The latest round of U.S.-Soviet talks on a new long-term grain agreement ended abruptly in London today without an accord, but the American side said it will keep trying for a new five-year pact.
The previous agreement expired Sept. 30 and just before Thursday’s opening meeting the Soviet side proposed a new one-year agreement. But the United States, anxious to offer farmers a guarantee of long-term sales, held out for a five-year pact.
The Reagan Administration had hoped to wrap up such a deal in time to give a boost to Republican presidential candidate George Bush before the Nov. 8 election.

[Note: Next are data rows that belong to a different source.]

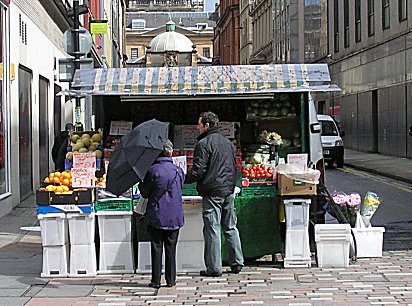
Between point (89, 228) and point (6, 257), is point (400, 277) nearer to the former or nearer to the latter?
point (89, 228)

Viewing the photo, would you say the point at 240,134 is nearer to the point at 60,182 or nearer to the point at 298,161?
the point at 298,161

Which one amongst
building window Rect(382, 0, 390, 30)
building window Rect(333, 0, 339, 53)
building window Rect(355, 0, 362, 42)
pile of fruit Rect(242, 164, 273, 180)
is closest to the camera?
pile of fruit Rect(242, 164, 273, 180)

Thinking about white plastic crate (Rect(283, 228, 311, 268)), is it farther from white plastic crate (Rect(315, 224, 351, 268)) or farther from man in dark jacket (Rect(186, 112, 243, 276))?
man in dark jacket (Rect(186, 112, 243, 276))

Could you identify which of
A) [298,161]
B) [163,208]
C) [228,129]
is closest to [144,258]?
[163,208]

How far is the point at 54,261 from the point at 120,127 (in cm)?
249

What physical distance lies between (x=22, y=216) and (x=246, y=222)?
21.9 ft

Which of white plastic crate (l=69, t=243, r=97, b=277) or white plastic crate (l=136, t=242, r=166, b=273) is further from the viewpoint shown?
white plastic crate (l=136, t=242, r=166, b=273)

The talks have dragged on for seven months, with sessions in Washington, London and twice in Vienna before this latest round between the world’s biggest importer and exporter of grain.
Pact ‘Still Possible’
In a short statement to reporters after the one-hour meeting today, chief U.S. delegate Alan Holmer said each side has presented new proposals and will now report back to their respective governments.

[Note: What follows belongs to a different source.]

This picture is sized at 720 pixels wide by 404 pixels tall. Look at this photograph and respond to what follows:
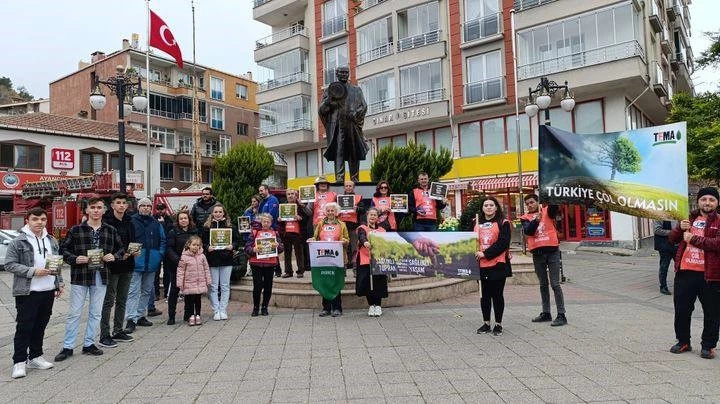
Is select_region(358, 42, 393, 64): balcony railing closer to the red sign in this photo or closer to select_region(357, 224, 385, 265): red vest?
the red sign

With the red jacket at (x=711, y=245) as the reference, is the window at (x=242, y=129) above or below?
above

“The United States continues to seek a new, five-year, long-term arrangement which provides stability in grain trade between both countries,” he said.

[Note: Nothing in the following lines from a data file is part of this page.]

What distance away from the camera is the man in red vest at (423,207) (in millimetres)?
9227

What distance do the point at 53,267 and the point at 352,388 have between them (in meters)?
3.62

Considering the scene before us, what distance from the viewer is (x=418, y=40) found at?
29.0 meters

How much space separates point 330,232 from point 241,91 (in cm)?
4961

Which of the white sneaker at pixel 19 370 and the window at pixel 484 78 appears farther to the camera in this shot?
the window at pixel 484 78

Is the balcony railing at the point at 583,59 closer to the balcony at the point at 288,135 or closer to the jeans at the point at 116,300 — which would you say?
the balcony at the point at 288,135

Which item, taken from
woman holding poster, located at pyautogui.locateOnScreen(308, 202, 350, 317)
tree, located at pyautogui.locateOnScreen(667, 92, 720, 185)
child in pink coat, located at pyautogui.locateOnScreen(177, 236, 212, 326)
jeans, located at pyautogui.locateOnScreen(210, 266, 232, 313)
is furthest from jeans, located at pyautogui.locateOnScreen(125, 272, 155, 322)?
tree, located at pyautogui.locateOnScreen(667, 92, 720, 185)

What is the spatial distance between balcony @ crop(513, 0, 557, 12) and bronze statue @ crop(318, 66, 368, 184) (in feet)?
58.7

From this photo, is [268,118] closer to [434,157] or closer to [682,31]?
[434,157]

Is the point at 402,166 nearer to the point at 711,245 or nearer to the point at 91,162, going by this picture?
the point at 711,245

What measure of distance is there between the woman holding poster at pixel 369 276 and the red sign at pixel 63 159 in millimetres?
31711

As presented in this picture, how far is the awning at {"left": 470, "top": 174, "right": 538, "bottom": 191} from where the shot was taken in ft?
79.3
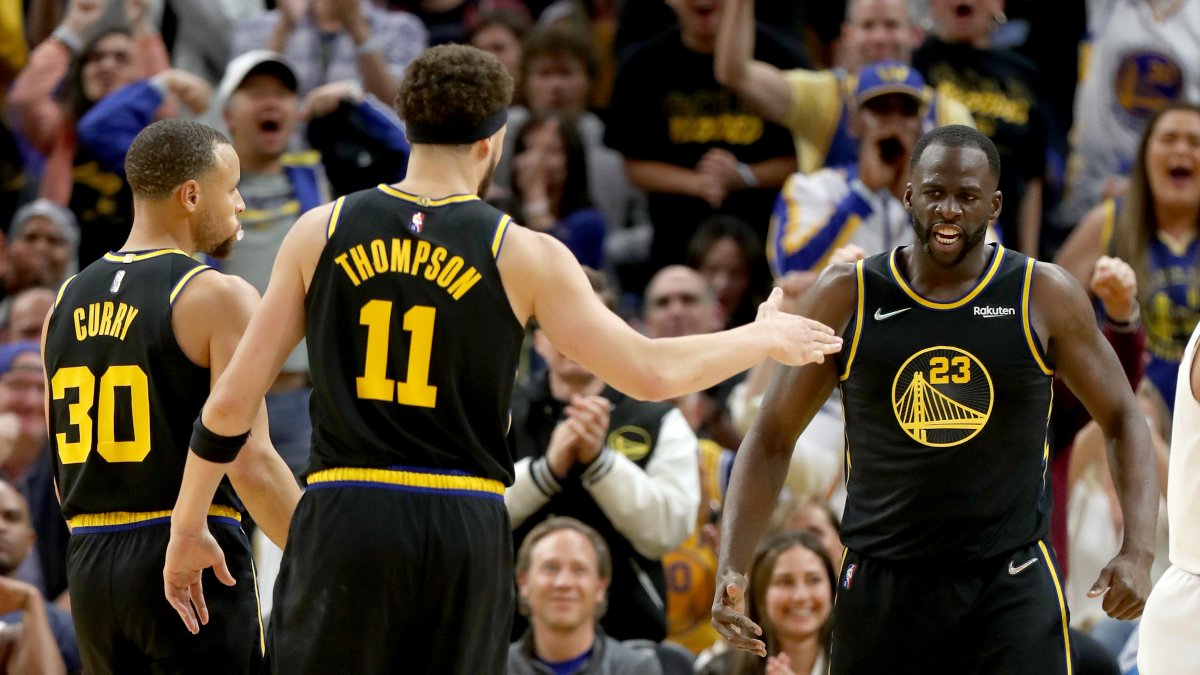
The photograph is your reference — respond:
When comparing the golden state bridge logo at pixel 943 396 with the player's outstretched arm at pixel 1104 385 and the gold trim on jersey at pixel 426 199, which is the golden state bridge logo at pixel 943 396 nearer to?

“You always like to be able to reach an agreement any time you are in a negotiation. We weren’t able to do that today. But I think it is still possible to reach an agreement with the Soviets,” Holmer added.
He declined comment on why the talks ended so abruptly.
But an official involved in the talks, who asked not be identified, said the key issue was that the Soviets attached “conditions” on any pledge to purchase a minimum quantity of U.S. grain beyond a period of one year.
Soviets Seek Flexibility
Chief Soviet negotiator Yuri Chumakov said both sides had made new proposals but he added that they seemed to be unacceptable, “so we have decided to report back to our governments.”
Future action will depend on what is decided in Moscow and Washington, Chumakov said. Like Holmer, he declined to say why this round ended this morning after only an hour.
It is believed that Soviet negotiators want more flexibility in case reforms by Kremlin leader Mikhail S. Gorbachev begin to result in much bigger Soviet harvests.